┌─ SOURCE EXCERPT

It must be kept in mind that this was an action ex delicto for a tort, continuing in its nature, and that in such cases it is not deemed necessary to make very nice distinctions between defendants as to the quantum of wrong done by each, or its precise *487character as to being joint or several. Mr. Pomeroy states the rule thus: “The general doctrine is, that the liability arising from torts committed by two or more is joint and several in its nature, or, to be accurate, it resembles a joint and several liability. The exceptions are few. * * * In pursuance of the general rule, as given above, if the tort is of such a nature that it may be committed by two or more persons in combination, the injured party may bring an action against all the wrong-doers, against any number of them, or against one of them, or may bring a separate action against each one or against any part of the whole. The liability is much broader, therefore, than one which is simply joint and several.” Pom. Rem. (2nd edition), section 281.

As Judge Platt said in Low v. Mumford, 14 Johns., 426: “But in this case, the action is for a nuisance arising from an act of misfeasance, the keeping up a mill dam on a stream below the plaintiff’s land. Here needs no averment, that the defendants owned the land on which the dam was kept up. The title to that land cannot come in question in this suit, for maintaining such a dam is equally a nuisance, and the defendants are equally liable for damages, whether the defendants own the land as joint tenants with others, or whether they are sole proprietors, or whether they have any right whatever in it. ‘Keeping up the dam’ implies a positive act of the defendants — it is a malfeasance, and therefore the plaintiff has a right of action against all or any of the parties who keep up that dam,” &c.

We think there was but one cause of action, but if there were two — one against Jarrett and Ezell and the other against Ezell alone — we do not see why they might not be joined. See Code, section 139. What the damages should be, as against one or all of the defendants, was for the jury, and they have determined it.

Exceptions 4 and 5 relate to the alleged license, and complain of error in the charge, that “It is not enough to show that the plaintiff consented to the construction of the dam, unless he could have known or reasonably foreseen that his land would be injured by the dam in the manner complained of. The law presumes that when a party assents to the doing of an act, he only assents to its being done so as not to injure him,” &c.

No license was necessary to build the dam, for the defendants *488erected it on their own land; and we agree with the Circuit Judge, that the parol encouragement to establish the mill for the public convenience,- given by the plaintiff in common with the other neighbors, was too vague and undefined to constitute a license to flow lands above the dam. It does not appear that anything special was said upon that subject, or as to what should be the height of the dam contemplated, or that any consideration whatever was paid for the alleged license. The plaintiff, in making no objection, probably did not foresee the results which might follow, and therefore it could not be assumed that he not only foresaw that his bottom lands and spring would be injured by the dam, but that he gave express license that it should be done. In Angel on Water Courses, page 63, it is said: “Like all incorporeal hereditaments, the privilege of flowing land can be created only by deed, demise, or matter of record.” See Couch v. Burke, 2 Hill, 535, and 1 Wash. Real Prop., 400.

Exceptions 6, 7, 8, and 9 substantially complain of the charge, that “A natural flow of sand is just as much a legitimate flow as a flow of water; and if the sand just came down in the natural way, and would have passed off but for the erection of this dam, and the stoppage of the water caused the stoppage of the sand, and that caused the injury to the plaintiff, he would have a right of action,” &c.

└─
┌─ GIVEN MATERIAL

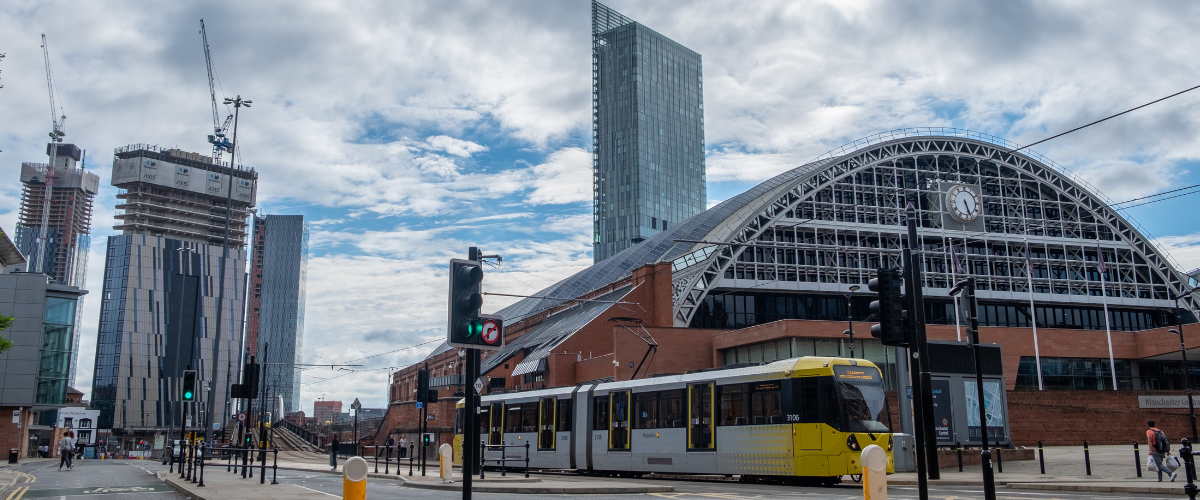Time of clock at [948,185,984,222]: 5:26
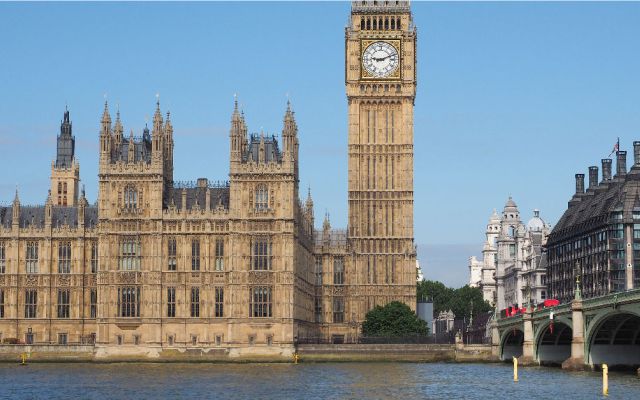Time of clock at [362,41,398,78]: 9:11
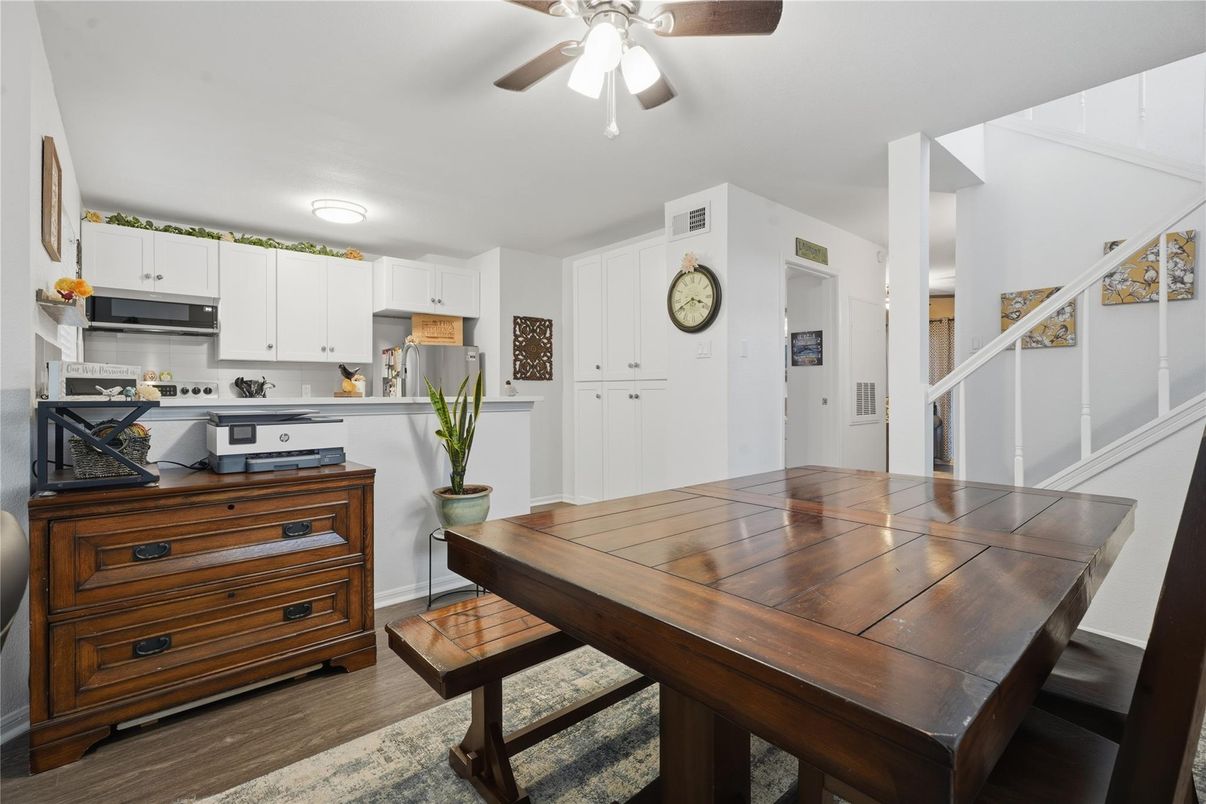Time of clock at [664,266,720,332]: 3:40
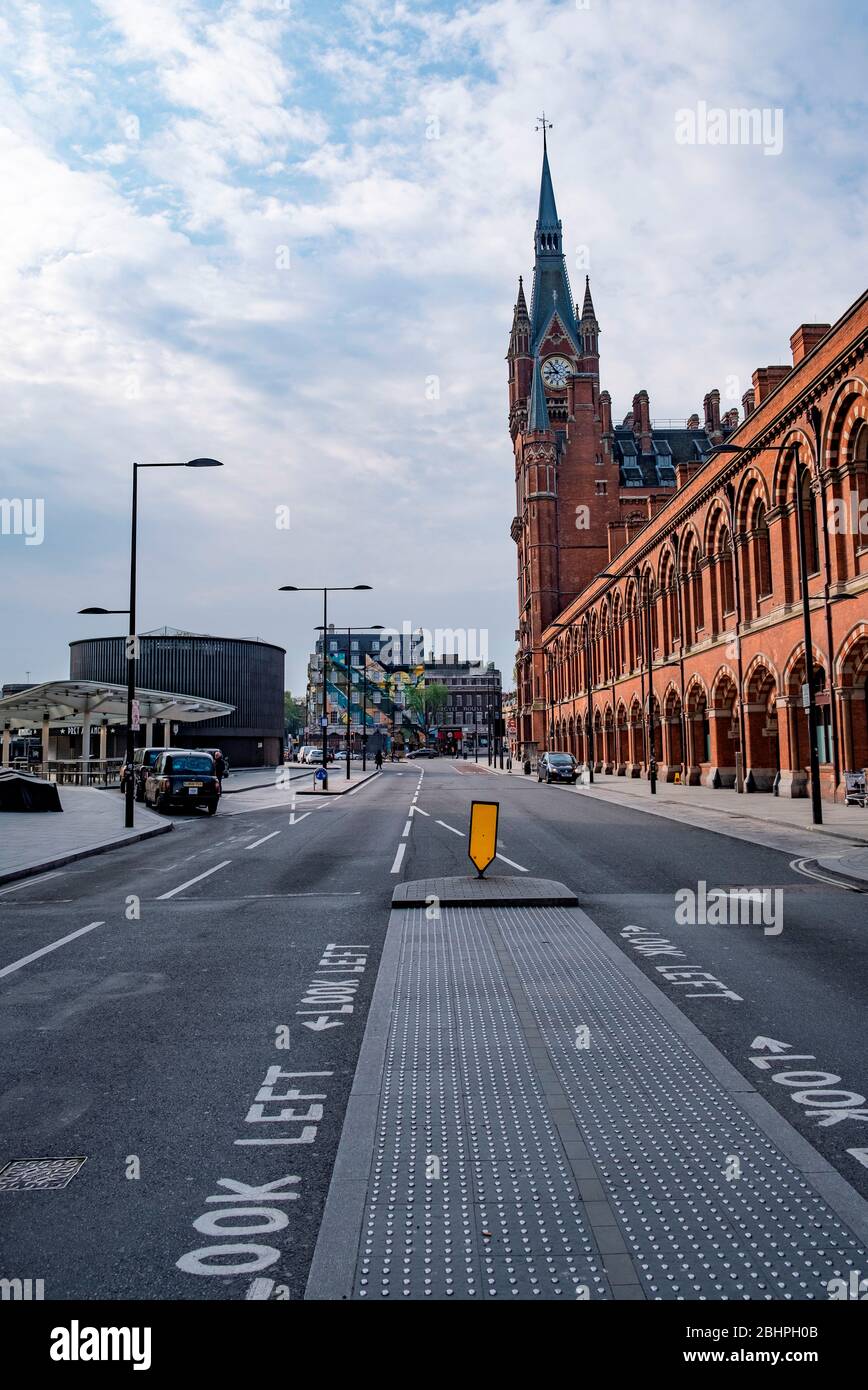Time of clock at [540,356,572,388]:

└─

*SET PROBLEM 1*.
Answer these questions about the opinion excerpt:
(a) In the quotation from Low v. Mumford, what was the defendants keeping up that gave rise to the nuisance?
(b) Which section of the Code does the court cite on joining the two possible causes of action?
(c) According to Angel on Water Courses, by what means alone can the privilege of flowing land be created?
*SET PROBLEM 2*.
Return the passage of the opinion excerpt that begins at the words "We think there" and ends after "have determined it.".

*OUTPUT 1*.
(a) A mill dam on a stream below the plaintiff's land.
(b) Section 139.
(c) Only by deed, demise, or matter of record.

*OUTPUT 2*.
We think there was but one cause of action, but if there were two — one against Jarrett and Ezell and the other against Ezell alone — we do not see why they might not be joined. See Code, section 139. What the damages should be, as against one or all of the defendants, was for the jury, and they have determined it.